(Excerpts of spatial question data)
----------
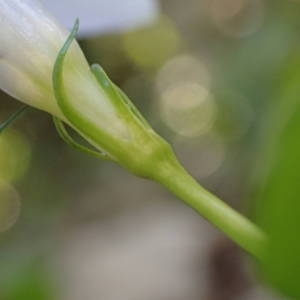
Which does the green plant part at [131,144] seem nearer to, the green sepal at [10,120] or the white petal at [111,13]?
the green sepal at [10,120]

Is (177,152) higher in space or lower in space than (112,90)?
lower

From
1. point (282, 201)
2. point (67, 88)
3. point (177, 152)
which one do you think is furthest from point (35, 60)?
point (177, 152)

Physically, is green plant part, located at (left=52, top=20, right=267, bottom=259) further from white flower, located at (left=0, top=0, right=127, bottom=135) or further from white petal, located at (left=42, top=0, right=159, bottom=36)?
white petal, located at (left=42, top=0, right=159, bottom=36)

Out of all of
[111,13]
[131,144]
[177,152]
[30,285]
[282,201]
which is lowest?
[177,152]

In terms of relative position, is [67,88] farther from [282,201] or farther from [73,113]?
[282,201]

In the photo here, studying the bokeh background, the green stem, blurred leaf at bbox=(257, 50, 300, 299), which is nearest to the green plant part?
the green stem

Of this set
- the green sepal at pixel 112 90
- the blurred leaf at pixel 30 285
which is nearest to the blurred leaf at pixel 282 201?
the green sepal at pixel 112 90
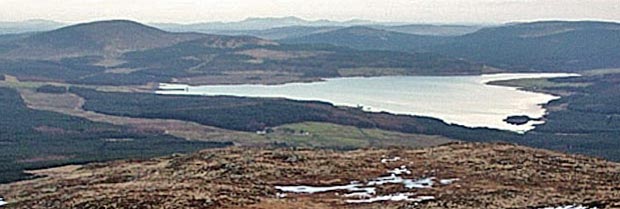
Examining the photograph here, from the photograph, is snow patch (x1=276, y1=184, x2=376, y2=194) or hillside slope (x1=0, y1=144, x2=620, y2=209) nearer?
hillside slope (x1=0, y1=144, x2=620, y2=209)

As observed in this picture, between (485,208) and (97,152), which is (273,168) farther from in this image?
----------
Set down every entry word for word, but omit the pictures.

Which does the green plant part at [131,144] seem nearer to, the green sepal at [10,120] or the white petal at [111,13]?
the green sepal at [10,120]

Is (177,152) higher in space or lower in space than (112,90)?
lower

From
1. point (282, 201)
2. point (67, 88)
3. point (177, 152)
which one do you think is furthest from point (35, 60)?
point (177, 152)

Physically, is green plant part, located at (left=52, top=20, right=267, bottom=259) further from white flower, located at (left=0, top=0, right=127, bottom=135) or further from white petal, located at (left=42, top=0, right=159, bottom=36)?
white petal, located at (left=42, top=0, right=159, bottom=36)

Out of all of
[111,13]
[131,144]
[177,152]
[30,285]
[282,201]
which is lowest?
[177,152]

In terms of relative position, is [67,88] farther from [282,201] or farther from [73,113]?
[282,201]

In the photo here, studying the bokeh background, the green stem, blurred leaf at bbox=(257, 50, 300, 299), which is nearest to the green plant part?
the green stem

Of this set
- the green sepal at pixel 112 90
- the blurred leaf at pixel 30 285
which is nearest to the blurred leaf at pixel 282 201?
the green sepal at pixel 112 90
Examining the photograph here, from the photograph, is snow patch (x1=276, y1=184, x2=376, y2=194) or hillside slope (x1=0, y1=144, x2=620, y2=209) nearer?
hillside slope (x1=0, y1=144, x2=620, y2=209)

As observed in this picture, between (485,208) and (97,152), which is (273,168) farther from in this image?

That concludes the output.